Le difficile chemin vers la citoyenneté suisse devient de plus en plus sélectif: une étude montre que les personnes immigrées aisées et au bénéfice d'une formation supérieure obtiennent plus facilement le passeport suisse.

À moins d’avoir épousé une citoyenne ou un citoyen suisse ou d’avoir un parent suisse, acquérir la nationalité helvétique peut se révéler un véritable parcours du combattant. Les adultes doivent résider en Suisse pendant au moins dix ans. Les coûts pour la naturalisation sont parfois élevés. Et puis il y a les questions obscures du test de connaissances (lequel de ces lacs est le plus grand: Neuchâtel, Quatre-Cantons ou Zurich?), ou encore les raisons imprévisibles pour lesquelles vous pouvez être refusé, comme le fait de tondre votre pelouse les jours fériés. Ceci dit, certaines des objections les plus discutables sont généralement annulées par les tribunaux.

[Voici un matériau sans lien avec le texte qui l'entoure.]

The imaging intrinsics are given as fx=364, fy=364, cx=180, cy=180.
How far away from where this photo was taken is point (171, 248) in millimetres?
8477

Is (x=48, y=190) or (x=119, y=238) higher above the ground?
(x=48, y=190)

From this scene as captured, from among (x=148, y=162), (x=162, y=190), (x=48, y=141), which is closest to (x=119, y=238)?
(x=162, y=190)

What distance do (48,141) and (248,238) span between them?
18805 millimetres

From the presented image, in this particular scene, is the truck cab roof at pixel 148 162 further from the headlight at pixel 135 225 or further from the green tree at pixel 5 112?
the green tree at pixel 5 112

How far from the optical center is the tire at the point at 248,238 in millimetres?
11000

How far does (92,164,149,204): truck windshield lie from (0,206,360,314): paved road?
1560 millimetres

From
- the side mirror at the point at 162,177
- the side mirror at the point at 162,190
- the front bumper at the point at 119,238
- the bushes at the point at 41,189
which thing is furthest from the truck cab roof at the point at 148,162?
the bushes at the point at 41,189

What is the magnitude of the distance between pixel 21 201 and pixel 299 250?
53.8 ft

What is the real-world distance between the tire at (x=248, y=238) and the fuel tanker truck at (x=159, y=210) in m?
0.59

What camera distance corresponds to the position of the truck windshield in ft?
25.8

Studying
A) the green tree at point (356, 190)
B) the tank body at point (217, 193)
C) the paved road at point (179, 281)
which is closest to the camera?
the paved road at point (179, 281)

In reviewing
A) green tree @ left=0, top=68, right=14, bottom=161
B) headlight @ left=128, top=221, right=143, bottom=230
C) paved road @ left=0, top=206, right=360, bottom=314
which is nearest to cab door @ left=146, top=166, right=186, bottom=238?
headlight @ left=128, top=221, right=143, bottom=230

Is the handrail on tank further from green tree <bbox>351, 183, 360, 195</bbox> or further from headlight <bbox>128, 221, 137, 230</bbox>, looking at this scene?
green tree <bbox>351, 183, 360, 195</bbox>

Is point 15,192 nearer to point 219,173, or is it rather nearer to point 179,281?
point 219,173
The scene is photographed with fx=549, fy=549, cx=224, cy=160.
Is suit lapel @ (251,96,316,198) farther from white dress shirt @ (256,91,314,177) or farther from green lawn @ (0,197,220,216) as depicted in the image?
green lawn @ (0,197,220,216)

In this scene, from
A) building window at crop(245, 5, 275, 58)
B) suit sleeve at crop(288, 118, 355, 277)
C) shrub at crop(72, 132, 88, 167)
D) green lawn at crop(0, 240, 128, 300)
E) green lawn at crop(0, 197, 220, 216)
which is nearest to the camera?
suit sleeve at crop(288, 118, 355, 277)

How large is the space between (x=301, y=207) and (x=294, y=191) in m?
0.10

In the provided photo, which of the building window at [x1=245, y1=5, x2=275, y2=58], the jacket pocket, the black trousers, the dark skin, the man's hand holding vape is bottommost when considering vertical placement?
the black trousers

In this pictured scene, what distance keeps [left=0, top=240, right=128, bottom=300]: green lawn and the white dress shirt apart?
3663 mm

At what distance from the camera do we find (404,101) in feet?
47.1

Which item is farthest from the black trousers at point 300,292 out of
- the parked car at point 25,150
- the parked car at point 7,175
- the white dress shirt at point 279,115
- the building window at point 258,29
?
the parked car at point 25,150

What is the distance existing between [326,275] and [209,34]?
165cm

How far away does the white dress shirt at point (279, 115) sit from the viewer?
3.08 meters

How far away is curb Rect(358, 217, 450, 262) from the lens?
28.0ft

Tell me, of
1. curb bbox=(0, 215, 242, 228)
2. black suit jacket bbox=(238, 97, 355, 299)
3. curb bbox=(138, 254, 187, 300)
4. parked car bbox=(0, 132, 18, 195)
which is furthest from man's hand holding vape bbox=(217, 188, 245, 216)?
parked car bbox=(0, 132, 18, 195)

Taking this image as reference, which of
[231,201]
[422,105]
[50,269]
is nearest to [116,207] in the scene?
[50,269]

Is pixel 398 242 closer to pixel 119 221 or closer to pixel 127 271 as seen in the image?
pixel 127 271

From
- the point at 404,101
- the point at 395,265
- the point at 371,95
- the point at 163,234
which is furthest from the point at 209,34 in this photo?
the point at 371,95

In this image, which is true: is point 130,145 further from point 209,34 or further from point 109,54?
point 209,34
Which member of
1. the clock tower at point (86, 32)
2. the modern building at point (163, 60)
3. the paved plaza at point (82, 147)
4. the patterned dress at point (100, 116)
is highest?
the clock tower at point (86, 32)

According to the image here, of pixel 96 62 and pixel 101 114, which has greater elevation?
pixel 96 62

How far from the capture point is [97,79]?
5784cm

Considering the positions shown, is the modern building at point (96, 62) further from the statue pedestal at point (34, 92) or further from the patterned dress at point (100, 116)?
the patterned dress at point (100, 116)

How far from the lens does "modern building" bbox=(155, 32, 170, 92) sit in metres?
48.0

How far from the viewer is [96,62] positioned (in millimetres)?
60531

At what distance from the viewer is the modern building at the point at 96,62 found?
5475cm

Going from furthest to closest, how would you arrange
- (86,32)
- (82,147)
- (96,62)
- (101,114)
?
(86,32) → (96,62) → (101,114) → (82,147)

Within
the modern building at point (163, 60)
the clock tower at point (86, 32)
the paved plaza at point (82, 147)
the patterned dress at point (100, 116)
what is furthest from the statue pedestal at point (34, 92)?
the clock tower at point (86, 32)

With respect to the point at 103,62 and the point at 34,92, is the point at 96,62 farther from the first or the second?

Et la situation ne s’est pas améliorée depuis la révision de la loi sur la nationalité en 2018 – ou du moins pas pour tout le monde, selon une étude de la Commission fédérale des migrations (CFM), un organe consultatif du gouvernement.

L’étude révèle qu’entre 2018 et 2020, la proportion de titulaires d’un diplôme universitaire parmi les «naturalisations ordinaires» a grimpé à 57%, contre 33,5% sous l’ancienne loi. En revanche, la proportion de personnes nouvellement naturalisées n’ayant reçu qu’une éducation de base a chuté de 23,9% à 8,5%. Cette évolution s’est produite alors que le nombre total de naturalisations au cours de la période a également chuté, bien qu’il soit reparti à la hausse depuis lors.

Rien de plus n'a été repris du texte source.